According to the industry, patent expiries till 2016 will reduce expenditure globally in the developed markets by $127 billion. Now the US government is looking to give the innovator drug majors an extension of over two decades together with a 12-year data exclusivity. Moreover under TPP and TTIP, these countries are viewing to support the creation and retention of jobs, enhance innovation, productivity and competitiveness which is expected to be a serious dent in export revenues.
Pandey said that the government was closely watching this as France and Geneva NGOs were already opposing TPP and TTIP.
“The pharma industry which currently constitutes a mere 5 per cent share to the total export basket of the country should now work to increase it to 10 per cent by 2020. However, there are serious impediments. The industry will need to devise strategies to increase its exports and widen its reach in the eastern parts of the world like Japan and Indonesia,” he added.
For instance, Indian pharma exports to Japan is a miniscule 0.5 per cent and efforts to expand its presence here crucial. This is because the Japanese government has now increased its healthcare budget and is looking for opportunities to collaborate with countries that are known for quality generic drug production. Therefore Indian pharma needs to increase its presence in the region, said Pandey at the India Pharma and India Medical Expo 2016, being held here from January 7 to 9.
Although the pharma industry is exporting to 200 countries and with the growing demand for generics is driven by governments of these nations, we do see several regulatory challenges that are likely to hinder growth prospects, noted Pandey.
In the case of Indonesia, the cost of medicines has gone up and bi-lateral cooperation with India should be maximized by pharma industry here.
The free healthcare programmes in many of the countries will now see a demand for generics.

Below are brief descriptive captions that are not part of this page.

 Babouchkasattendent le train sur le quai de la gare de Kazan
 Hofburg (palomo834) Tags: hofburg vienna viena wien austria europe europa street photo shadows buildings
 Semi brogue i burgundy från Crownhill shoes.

India is already recognized for its capability in this space and we have seen a consistent double digit export growth, barring a fall in the same last month, said Pandey.

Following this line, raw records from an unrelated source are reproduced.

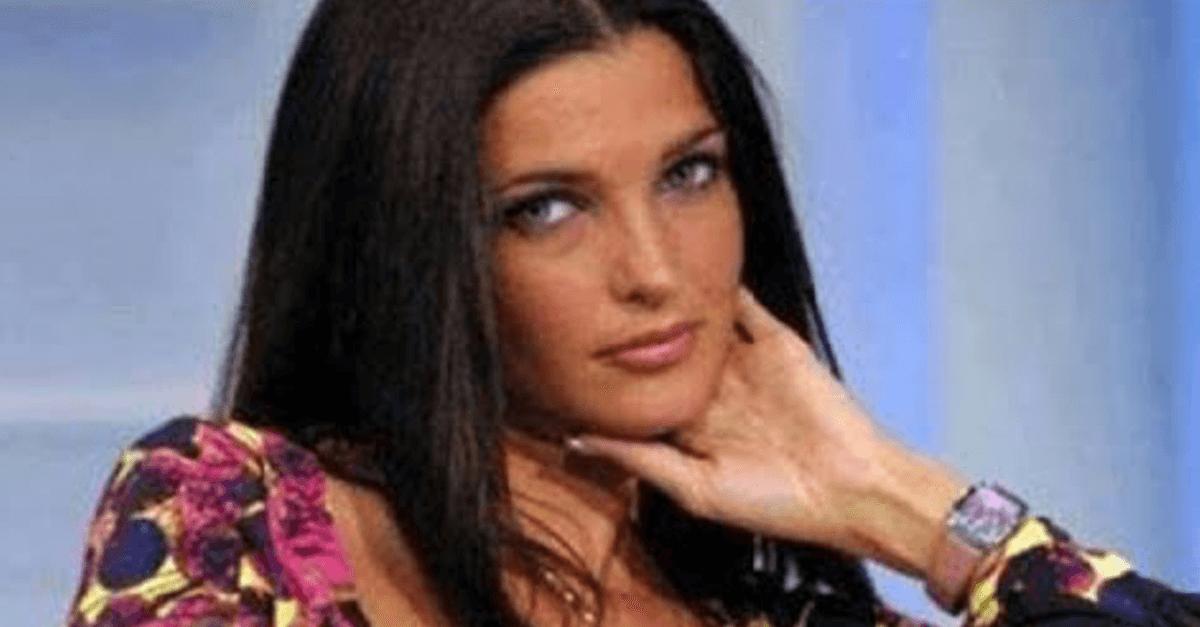 Avete mai visto il marito di Alessia Merz? Lui è un ex calciatore e i due sono sposati dal 2006. Ecco chi è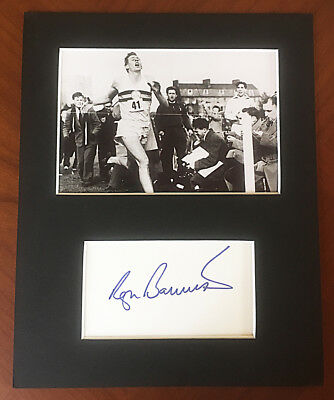 ROGER BANNISTER HAND SIGNED Autograph Mounted With Photo FIRST SUB 4 MINUTE MILE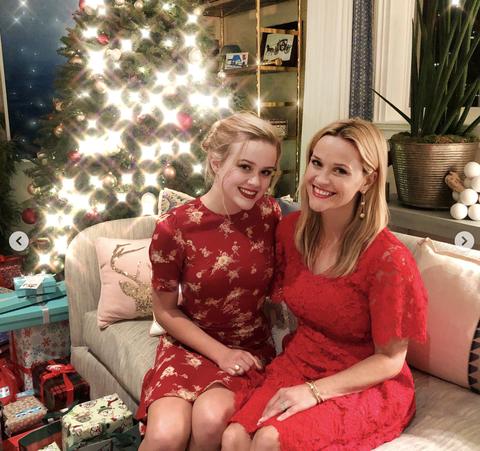 Christmas, Red, Christmas eve, Holiday, Christmas ornament, Event, Christmas decoration, Christmas tree, Sitting, Happy,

The industry must hasten its efforts to handle regulatory issues, educate its workforce to develop a culture to comply with the norms of various markets. Regarding the least-developed countries (LDCs) and Africa’s agenda: 2063 that was issued early this year, they are all opportunities for Indian pharma to collaborate and succeed, he said.
In November 2015, WTO has decided to extend drug patent exemption for LDCs by another 17 years, till 2033. The Trade-Related Aspects of Intellectual Property Rights (TRIPS) has now permitted manufacture high-priced branded under patent formulations which are far cheaper to produce in these regions.